Selasa 01 Jun 2021 09:22 WIB

Kemenag Berencana Revitalisasi Unit Percetakan Alquran

Revitalisasi UPQ untuk memenuhi kebutuhan mushaf Alquran bagi umat muslim

Rep: Zahrotul Oktaviani/ Red: Esthi Maharani
Menteri Agama Yaqut Cholil Qoumas
Foto: Prayogi/Republika.
Menteri Agama Yaqut Cholil Qoumas

IHRAM.CO.ID, JAKARTA -- Kementerian Agama (Kemenag) berencana akan merevitalisasi Unit Percetakan Alquran (UPQ) untuk memenuhi kebutuhan mushaf Alquran bagi umat  muslim di Indonesia.
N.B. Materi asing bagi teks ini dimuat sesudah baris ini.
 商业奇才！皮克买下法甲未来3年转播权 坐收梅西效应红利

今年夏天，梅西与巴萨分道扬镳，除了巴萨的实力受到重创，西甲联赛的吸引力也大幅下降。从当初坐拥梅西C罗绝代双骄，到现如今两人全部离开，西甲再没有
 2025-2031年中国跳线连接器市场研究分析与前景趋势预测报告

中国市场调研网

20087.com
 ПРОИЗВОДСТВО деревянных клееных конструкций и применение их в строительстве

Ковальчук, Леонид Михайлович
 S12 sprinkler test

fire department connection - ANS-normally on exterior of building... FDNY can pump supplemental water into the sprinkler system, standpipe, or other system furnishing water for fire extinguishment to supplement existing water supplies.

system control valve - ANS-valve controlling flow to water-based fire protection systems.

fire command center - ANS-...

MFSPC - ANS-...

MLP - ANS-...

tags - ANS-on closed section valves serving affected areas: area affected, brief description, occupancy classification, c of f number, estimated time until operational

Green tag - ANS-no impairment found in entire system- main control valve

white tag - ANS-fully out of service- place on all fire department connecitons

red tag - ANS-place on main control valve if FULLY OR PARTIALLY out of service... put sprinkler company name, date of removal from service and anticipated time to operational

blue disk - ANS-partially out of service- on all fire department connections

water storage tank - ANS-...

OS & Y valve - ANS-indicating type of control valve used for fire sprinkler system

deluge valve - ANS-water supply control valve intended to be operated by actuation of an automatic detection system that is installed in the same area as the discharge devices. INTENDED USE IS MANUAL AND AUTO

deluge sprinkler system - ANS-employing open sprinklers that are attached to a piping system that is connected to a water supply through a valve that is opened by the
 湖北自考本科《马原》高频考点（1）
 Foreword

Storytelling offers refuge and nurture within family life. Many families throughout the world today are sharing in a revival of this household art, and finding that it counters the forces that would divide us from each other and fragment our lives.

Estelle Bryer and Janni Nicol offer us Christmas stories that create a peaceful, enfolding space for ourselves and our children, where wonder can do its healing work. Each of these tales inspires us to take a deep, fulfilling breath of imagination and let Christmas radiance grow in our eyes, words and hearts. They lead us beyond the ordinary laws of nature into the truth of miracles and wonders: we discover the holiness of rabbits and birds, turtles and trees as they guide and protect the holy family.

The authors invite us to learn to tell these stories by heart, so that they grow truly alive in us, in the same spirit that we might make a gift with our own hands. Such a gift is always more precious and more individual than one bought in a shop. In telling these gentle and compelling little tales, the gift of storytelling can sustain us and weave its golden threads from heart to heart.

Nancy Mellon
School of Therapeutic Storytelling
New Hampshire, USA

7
Hal ini disampaikan Menteri Agama (Menag), Yaqut Cholil Qoumas, dalam Rapat Kerja bersama Komisi VIII DPR RI, di Gedung Parlemen Senayan, Jakarta.

“Revitalisasi Unit Percetakan Alquran merupakan program prioritas yang harus segera direalisasikan, mengingat kebutuhan Mushaf Alquran di Indonesia yang relatif tinggi sedangkan kapasitas produksi UPQ dalam satu tahunnya hanya mampu mencetak 300.000 eksemplar,” kata Menag Yaqut Cholil, dikutip di laman resmi Kemenag, Selasa (1/6).

Berdasarkan data Lajnah Pentashihan Mushaf Alquran (LPMQ) Kementerian Agama, Menag menyebut saat ini ada 288 penerbit mushaf di Indonesia. Meski demikian, hanya 5persen dari jumlah tersebut yang memiliki mesin percetakan.

Para penerbit ini berharap Pemerintah melalui UPQ dapat memfasilitasi layanan jasa percetakan mushaf Alquran melalui PNBP berdasarkan PP 59 Tahun 2018 tentang Jenis dan Tarif atas Jenis Penerimaan Negara Bukan Pajak.

“Dengan demikian, UPQ diharapkan dapat menjadi Pusat Pengembangan Peradaban Islam Indonesia yang menerbitkan mushaf Alquran dan buku-buku ke-Islam-an, sebagai pusat edukasi, literasi, dan juga menjadi salah satu destinasi wisata religi di Indonesia,” ujar Menag.

Lebih lanjut, Menag juga mengharapkan agar UPQ dapat disejajarkan dengan percetakan Mushaf Alquran berkelas dunia, yang memiliki daya tarik dengan standar berkualitas internasional, dari bangunan, mesin sampai bahan baku.